- [Exercise]: Convert every line of the entries below into a JSON list of strings, one string per line, skipping blank lines. Leave the pictures out of your answer.
======
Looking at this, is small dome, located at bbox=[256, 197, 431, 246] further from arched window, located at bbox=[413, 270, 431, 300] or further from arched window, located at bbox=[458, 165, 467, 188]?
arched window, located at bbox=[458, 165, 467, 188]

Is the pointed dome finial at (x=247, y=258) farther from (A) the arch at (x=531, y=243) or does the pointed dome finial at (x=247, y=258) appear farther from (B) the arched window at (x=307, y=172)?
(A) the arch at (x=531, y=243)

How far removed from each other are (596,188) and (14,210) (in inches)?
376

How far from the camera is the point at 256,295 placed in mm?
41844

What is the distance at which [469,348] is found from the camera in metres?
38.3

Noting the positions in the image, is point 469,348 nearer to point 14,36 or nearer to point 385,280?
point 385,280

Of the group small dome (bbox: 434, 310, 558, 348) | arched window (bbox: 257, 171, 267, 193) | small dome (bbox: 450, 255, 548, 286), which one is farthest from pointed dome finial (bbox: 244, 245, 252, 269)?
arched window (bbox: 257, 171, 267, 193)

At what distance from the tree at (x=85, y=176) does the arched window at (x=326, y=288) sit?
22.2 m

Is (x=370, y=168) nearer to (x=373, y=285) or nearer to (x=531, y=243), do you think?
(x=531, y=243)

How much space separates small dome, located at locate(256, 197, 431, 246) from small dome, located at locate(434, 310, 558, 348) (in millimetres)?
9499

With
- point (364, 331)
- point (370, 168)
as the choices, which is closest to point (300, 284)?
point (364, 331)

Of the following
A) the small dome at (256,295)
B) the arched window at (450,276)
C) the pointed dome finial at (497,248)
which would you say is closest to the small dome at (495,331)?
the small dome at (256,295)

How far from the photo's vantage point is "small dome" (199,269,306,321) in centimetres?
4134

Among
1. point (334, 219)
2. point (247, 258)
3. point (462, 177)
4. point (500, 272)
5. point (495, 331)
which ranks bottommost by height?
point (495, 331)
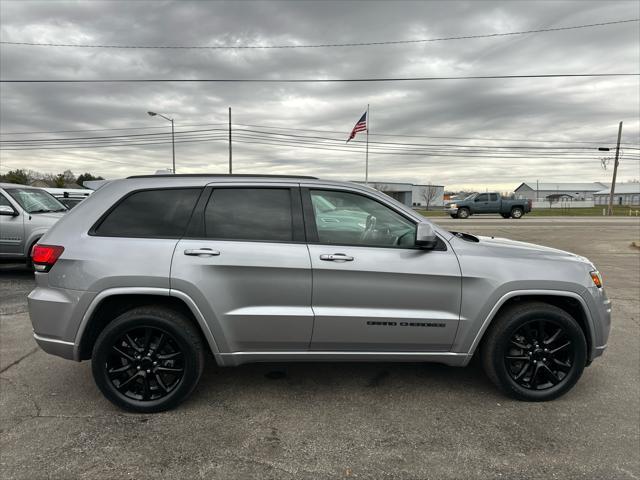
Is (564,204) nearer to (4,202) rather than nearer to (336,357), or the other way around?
(4,202)

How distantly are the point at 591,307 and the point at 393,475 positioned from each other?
2.06 m

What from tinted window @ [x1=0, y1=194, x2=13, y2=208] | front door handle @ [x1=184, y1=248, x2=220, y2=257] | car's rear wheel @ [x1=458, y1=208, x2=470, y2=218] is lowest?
car's rear wheel @ [x1=458, y1=208, x2=470, y2=218]

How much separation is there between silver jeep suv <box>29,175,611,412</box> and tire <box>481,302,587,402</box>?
0.04ft

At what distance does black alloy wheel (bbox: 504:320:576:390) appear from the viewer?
131 inches

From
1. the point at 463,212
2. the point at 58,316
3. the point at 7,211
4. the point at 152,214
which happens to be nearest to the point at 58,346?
the point at 58,316

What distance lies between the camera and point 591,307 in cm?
332

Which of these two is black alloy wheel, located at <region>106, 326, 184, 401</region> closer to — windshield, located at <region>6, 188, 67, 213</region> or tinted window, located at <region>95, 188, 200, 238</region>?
tinted window, located at <region>95, 188, 200, 238</region>

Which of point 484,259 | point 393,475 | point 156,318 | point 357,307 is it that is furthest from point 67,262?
point 484,259

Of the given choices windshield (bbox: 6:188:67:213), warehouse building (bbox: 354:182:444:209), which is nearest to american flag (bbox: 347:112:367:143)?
windshield (bbox: 6:188:67:213)

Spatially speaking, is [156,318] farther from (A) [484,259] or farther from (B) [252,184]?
(A) [484,259]

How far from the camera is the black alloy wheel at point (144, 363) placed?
3.13 meters

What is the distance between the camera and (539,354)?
3334 mm

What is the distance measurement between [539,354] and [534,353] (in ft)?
0.13

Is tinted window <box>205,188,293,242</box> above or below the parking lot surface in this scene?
above
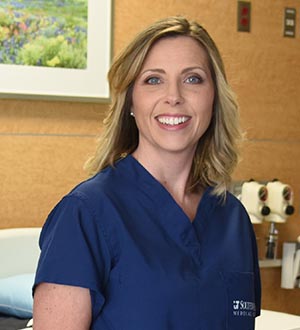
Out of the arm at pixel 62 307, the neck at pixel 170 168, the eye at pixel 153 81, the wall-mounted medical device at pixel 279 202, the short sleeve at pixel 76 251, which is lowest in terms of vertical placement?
the wall-mounted medical device at pixel 279 202

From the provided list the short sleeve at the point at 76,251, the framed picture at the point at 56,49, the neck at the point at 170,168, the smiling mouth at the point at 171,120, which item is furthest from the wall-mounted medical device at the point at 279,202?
Result: the short sleeve at the point at 76,251

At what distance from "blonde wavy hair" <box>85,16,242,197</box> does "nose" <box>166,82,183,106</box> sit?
0.08 metres

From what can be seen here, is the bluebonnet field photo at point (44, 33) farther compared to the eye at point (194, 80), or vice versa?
the bluebonnet field photo at point (44, 33)

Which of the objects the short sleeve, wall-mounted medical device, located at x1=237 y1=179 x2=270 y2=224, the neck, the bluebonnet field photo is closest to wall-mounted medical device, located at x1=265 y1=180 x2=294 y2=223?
wall-mounted medical device, located at x1=237 y1=179 x2=270 y2=224

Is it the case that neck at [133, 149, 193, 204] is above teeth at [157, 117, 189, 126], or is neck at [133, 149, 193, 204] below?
below

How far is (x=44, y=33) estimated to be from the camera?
8.82ft

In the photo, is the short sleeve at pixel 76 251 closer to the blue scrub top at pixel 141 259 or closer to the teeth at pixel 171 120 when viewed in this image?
the blue scrub top at pixel 141 259

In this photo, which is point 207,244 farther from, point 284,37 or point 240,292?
point 284,37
======
- [Answer in full]:
[
  "Looking at this, is small dome, located at bbox=[256, 197, 431, 246] further from arched window, located at bbox=[413, 270, 431, 300] or further from arched window, located at bbox=[458, 165, 467, 188]?",
  "arched window, located at bbox=[458, 165, 467, 188]",
  "Is the pointed dome finial at (x=247, y=258) farther from (A) the arch at (x=531, y=243) or does the pointed dome finial at (x=247, y=258) appear farther from (B) the arched window at (x=307, y=172)?",
  "(A) the arch at (x=531, y=243)",
  "How far removed from each other are (596,188) and (14,210) (in inches)?",
  "376",
  "How far from the camera is the point at 256,295 placed in mm?",
  "41844",
  "What is the distance at which [469,348] is found from the camera in metres?",
  "38.3",
  "Noting the positions in the image, is point 469,348 nearer to point 14,36 or nearer to point 385,280?",
  "point 385,280",
  "Of the group small dome (bbox: 434, 310, 558, 348) | arched window (bbox: 257, 171, 267, 193) | small dome (bbox: 450, 255, 548, 286), which one is farthest from pointed dome finial (bbox: 244, 245, 252, 269)?",
  "arched window (bbox: 257, 171, 267, 193)",
  "At what distance from the tree at (x=85, y=176) does the arched window at (x=326, y=288) sit?",
  "22.2 m",
  "Is (x=370, y=168) nearer to (x=373, y=285) or nearer to (x=531, y=243), do you think?",
  "(x=531, y=243)",
  "How much space separates small dome, located at locate(256, 197, 431, 246) from small dome, located at locate(434, 310, 558, 348) (in millimetres)?",
  "9499",
  "With",
  "- point (364, 331)",
  "- point (370, 168)",
  "as the choices, which is closest to point (300, 284)?",
  "point (364, 331)",
  "Of the following",
  "A) the small dome at (256,295)",
  "B) the arched window at (450,276)",
  "C) the pointed dome finial at (497,248)",
  "which would you say is closest to the small dome at (495,331)?",
  "the small dome at (256,295)",
  "How far from the photo's vantage point is \"small dome\" (199,269,306,321) in centimetres?",
  "4134",
  "Among",
  "1. point (334, 219)",
  "2. point (247, 258)",
  "3. point (462, 177)",
  "4. point (500, 272)",
  "5. point (495, 331)",
  "which ranks bottommost by height?",
  "point (495, 331)",
  "Is (564,204) nearer to (4,202) rather than nearer to (336,357), or the other way around?",
  "(4,202)",
  "How distantly are the point at 591,307 and the point at 393,475 positioned from each other?",
  "2.06 m",
  "What from tinted window @ [x1=0, y1=194, x2=13, y2=208] | front door handle @ [x1=184, y1=248, x2=220, y2=257] | car's rear wheel @ [x1=458, y1=208, x2=470, y2=218] is lowest?",
  "car's rear wheel @ [x1=458, y1=208, x2=470, y2=218]",
  "How much separation is there between silver jeep suv <box>29,175,611,412</box> and tire <box>481,302,587,402</box>?",
  "0.04ft",
  "At what distance does black alloy wheel (bbox: 504:320:576:390) appear from the viewer?",
  "131 inches",
  "From",
  "1. the point at 463,212",
  "2. the point at 58,316",
  "3. the point at 7,211",
  "4. the point at 152,214",
  "which happens to be nearest to the point at 58,346?",
  "the point at 58,316",
  "What distance lies between the camera and point 591,307 in cm?",
  "332",
  "Which of these two is black alloy wheel, located at <region>106, 326, 184, 401</region> closer to — windshield, located at <region>6, 188, 67, 213</region> or tinted window, located at <region>95, 188, 200, 238</region>?",
  "tinted window, located at <region>95, 188, 200, 238</region>",
  "Which of point 484,259 | point 393,475 | point 156,318 | point 357,307 is it that is furthest from point 67,262?",
  "point 484,259",
  "Of the given choices windshield (bbox: 6:188:67:213), warehouse building (bbox: 354:182:444:209), which is nearest to american flag (bbox: 347:112:367:143)?",
  "windshield (bbox: 6:188:67:213)",
  "Spatially speaking, is [156,318] farther from (A) [484,259] or farther from (B) [252,184]?",
  "(A) [484,259]",
  "How far from the camera is the black alloy wheel at point (144, 363) placed?",
  "3.13 meters",
  "What is the distance between the camera and (539,354)?",
  "3334 mm",
  "What is the distance measurement between [539,354] and [534,353] (in ft)?",
  "0.13",
  "Is tinted window <box>205,188,293,242</box> above or below the parking lot surface in this scene?",
  "above",
  "Out of the arm at pixel 62 307, the neck at pixel 170 168, the eye at pixel 153 81, the wall-mounted medical device at pixel 279 202, the short sleeve at pixel 76 251, which is lowest in terms of vertical placement?",
  "the wall-mounted medical device at pixel 279 202",
  "From the provided list the short sleeve at the point at 76,251, the framed picture at the point at 56,49, the neck at the point at 170,168, the smiling mouth at the point at 171,120, which item is furthest from the wall-mounted medical device at the point at 279,202?",
  "Result: the short sleeve at the point at 76,251",
  "At what distance from \"blonde wavy hair\" <box>85,16,242,197</box> does \"nose\" <box>166,82,183,106</box> sit?",
  "0.08 metres",
  "From what can be seen here, is the bluebonnet field photo at point (44, 33) farther compared to the eye at point (194, 80), or vice versa?",
  "the bluebonnet field photo at point (44, 33)",
  "Which of the objects the short sleeve, wall-mounted medical device, located at x1=237 y1=179 x2=270 y2=224, the neck, the bluebonnet field photo is closest to wall-mounted medical device, located at x1=265 y1=180 x2=294 y2=223?",
  "wall-mounted medical device, located at x1=237 y1=179 x2=270 y2=224",
  "Is it the case that neck at [133, 149, 193, 204] is above teeth at [157, 117, 189, 126], or is neck at [133, 149, 193, 204] below?",
  "below",
  "How far is (x=44, y=33) estimated to be from the camera?",
  "8.82ft",
  "In the photo, is the short sleeve at pixel 76 251 closer to the blue scrub top at pixel 141 259 or closer to the teeth at pixel 171 120 when viewed in this image?",
  "the blue scrub top at pixel 141 259",
  "In this photo, which is point 207,244 farther from, point 284,37 or point 240,292?",
  "point 284,37"
]